BEGIN
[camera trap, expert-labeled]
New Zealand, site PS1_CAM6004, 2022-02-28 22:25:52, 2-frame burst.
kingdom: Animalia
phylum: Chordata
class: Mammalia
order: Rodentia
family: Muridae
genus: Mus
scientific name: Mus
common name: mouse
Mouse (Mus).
END
Word for word, write out each of the records above.

SOLUTION TO THIS PROBLEM:
[camera trap, expert-labeled]
New Zealand, site PS1_CAM6004, 2022-02-28 22:25:52, 2-frame burst.
kingdom: Animalia
phylum: Chordata
class: Mammalia
order: Rodentia
family: Muridae
genus: Mus
scientific name: Mus
common name: mouse
Mouse (Mus).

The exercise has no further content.